#### [INSTRUCTIONS FOR THE TASK]
Your task is to transcribe the entries below exactly, from their first line down to the line containing "scientific name: Ammospermophilus leucurus", and to stop there.

#### [Stored data]
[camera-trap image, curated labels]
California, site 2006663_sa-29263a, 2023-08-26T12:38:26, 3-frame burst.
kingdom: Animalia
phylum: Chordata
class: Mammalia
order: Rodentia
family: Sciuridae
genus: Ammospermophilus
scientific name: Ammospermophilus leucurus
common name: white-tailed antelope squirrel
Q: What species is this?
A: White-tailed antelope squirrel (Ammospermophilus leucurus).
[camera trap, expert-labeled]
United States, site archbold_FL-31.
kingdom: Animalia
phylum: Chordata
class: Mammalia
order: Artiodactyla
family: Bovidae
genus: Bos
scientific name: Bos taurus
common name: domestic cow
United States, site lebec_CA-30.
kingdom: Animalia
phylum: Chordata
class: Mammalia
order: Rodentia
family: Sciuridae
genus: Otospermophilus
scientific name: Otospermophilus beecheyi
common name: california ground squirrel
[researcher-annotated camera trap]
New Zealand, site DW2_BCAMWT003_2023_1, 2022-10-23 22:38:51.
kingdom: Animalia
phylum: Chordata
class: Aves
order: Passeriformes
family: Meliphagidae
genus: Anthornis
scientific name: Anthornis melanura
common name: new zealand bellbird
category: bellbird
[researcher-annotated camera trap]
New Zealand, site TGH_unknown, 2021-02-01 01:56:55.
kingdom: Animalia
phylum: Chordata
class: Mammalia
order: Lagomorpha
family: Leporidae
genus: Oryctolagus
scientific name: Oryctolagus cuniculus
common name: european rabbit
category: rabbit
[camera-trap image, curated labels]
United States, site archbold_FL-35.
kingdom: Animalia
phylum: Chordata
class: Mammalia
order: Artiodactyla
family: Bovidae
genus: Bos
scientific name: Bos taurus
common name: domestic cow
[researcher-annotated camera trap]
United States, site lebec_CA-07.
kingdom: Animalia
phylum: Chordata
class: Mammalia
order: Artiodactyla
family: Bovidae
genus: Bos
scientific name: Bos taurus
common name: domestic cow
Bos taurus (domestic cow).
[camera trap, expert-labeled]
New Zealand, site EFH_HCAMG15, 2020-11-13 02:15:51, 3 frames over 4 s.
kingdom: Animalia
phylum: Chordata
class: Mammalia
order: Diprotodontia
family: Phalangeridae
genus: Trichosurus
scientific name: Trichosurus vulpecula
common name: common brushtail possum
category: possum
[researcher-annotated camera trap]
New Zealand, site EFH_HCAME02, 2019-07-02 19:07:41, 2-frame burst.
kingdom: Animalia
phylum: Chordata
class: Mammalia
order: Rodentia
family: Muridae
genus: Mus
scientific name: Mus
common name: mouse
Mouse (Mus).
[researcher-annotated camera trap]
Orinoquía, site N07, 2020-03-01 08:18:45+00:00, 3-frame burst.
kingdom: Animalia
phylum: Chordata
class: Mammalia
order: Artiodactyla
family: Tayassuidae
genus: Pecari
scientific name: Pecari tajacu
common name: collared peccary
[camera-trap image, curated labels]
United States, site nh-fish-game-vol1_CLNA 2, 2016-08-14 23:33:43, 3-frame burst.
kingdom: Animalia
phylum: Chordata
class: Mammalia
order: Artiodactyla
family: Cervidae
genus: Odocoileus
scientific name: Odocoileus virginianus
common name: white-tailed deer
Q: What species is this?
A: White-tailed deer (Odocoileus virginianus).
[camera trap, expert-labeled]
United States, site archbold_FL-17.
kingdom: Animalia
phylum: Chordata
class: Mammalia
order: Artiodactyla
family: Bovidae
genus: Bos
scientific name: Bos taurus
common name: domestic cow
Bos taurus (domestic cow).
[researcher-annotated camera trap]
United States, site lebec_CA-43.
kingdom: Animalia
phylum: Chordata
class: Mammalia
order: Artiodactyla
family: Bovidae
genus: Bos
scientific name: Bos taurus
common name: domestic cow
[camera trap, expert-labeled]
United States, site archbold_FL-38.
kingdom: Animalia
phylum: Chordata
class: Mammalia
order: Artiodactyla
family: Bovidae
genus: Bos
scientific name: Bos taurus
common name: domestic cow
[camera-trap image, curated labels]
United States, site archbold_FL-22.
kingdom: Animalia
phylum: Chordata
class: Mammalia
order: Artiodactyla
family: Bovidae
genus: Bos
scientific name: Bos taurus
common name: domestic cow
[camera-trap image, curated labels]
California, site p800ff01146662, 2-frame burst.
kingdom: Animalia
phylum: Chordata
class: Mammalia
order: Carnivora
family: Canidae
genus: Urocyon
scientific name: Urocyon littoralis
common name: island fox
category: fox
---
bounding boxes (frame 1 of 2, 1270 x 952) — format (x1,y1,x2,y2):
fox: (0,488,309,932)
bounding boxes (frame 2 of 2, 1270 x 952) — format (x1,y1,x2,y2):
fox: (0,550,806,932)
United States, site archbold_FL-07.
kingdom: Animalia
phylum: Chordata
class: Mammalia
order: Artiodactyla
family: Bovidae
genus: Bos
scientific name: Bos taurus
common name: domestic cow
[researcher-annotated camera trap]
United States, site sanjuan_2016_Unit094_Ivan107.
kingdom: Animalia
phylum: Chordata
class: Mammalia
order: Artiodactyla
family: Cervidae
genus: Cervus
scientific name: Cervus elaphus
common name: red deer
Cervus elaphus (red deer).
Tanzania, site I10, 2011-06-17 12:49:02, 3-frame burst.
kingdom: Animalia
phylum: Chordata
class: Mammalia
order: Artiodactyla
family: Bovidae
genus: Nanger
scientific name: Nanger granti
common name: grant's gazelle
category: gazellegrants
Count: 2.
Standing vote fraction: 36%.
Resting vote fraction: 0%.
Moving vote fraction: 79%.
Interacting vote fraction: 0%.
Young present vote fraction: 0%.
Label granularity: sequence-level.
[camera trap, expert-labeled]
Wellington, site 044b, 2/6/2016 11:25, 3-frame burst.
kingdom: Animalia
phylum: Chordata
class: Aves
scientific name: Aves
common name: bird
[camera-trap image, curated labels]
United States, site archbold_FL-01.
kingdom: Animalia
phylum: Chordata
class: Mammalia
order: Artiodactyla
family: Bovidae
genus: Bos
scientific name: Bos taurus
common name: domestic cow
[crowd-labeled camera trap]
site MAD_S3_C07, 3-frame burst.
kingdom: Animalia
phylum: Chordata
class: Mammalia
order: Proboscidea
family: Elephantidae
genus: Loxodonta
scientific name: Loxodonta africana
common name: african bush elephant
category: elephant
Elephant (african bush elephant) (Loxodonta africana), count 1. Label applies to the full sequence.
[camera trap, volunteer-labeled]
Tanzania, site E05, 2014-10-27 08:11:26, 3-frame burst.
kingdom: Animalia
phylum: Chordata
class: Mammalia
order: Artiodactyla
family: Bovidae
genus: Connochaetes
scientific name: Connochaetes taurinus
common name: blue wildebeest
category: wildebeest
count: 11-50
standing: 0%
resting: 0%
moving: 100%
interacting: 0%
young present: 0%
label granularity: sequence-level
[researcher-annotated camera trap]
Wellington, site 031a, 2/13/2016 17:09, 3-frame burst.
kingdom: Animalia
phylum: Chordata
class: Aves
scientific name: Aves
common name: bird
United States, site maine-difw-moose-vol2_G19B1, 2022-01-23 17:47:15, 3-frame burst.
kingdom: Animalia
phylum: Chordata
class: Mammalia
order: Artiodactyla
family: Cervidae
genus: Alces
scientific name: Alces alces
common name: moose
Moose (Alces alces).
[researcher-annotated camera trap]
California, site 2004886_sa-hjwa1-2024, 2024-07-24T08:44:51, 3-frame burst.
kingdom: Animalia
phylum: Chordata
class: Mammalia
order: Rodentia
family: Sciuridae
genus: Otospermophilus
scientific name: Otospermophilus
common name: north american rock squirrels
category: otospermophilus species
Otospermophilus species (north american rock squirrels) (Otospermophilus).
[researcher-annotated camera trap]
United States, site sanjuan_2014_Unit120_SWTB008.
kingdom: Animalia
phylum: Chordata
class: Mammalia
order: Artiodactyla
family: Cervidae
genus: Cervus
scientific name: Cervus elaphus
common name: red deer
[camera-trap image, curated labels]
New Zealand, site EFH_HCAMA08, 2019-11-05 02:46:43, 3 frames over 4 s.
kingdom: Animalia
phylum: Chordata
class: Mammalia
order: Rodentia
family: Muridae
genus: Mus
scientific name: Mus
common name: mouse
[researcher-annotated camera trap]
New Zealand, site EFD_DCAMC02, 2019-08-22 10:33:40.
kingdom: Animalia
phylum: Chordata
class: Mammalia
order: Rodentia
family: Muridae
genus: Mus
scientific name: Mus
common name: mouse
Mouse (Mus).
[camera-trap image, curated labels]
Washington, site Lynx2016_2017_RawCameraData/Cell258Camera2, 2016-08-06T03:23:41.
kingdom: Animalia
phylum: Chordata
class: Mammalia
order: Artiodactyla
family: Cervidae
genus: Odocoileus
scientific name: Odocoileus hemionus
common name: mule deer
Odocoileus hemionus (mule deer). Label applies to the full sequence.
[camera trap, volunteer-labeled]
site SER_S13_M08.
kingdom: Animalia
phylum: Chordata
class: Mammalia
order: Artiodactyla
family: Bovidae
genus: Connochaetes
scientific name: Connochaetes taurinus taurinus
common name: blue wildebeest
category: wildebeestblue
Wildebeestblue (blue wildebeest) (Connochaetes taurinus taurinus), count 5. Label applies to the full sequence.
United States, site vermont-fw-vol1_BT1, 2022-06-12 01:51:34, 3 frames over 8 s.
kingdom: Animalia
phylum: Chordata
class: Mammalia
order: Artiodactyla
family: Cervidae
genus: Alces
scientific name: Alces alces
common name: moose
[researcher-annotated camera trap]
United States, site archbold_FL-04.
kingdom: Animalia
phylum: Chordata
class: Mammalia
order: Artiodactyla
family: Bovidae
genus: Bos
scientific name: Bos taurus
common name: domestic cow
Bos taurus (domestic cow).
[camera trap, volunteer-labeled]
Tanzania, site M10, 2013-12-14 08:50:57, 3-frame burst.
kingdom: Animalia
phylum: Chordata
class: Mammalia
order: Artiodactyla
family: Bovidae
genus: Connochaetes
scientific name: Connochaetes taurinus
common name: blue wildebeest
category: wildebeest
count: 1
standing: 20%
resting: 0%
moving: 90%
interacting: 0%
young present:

#### [OUTPUT FOR THIS TASK]
[camera-trap image, curated labels]
California, site 2006663_sa-29263a, 2023-08-26T12:38:26, 3-frame burst.
kingdom: Animalia
phylum: Chordata
class: Mammalia
order: Rodentia
family: Sciuridae
genus: Ammospermophilus
scientific name: Ammospermophilus leucurus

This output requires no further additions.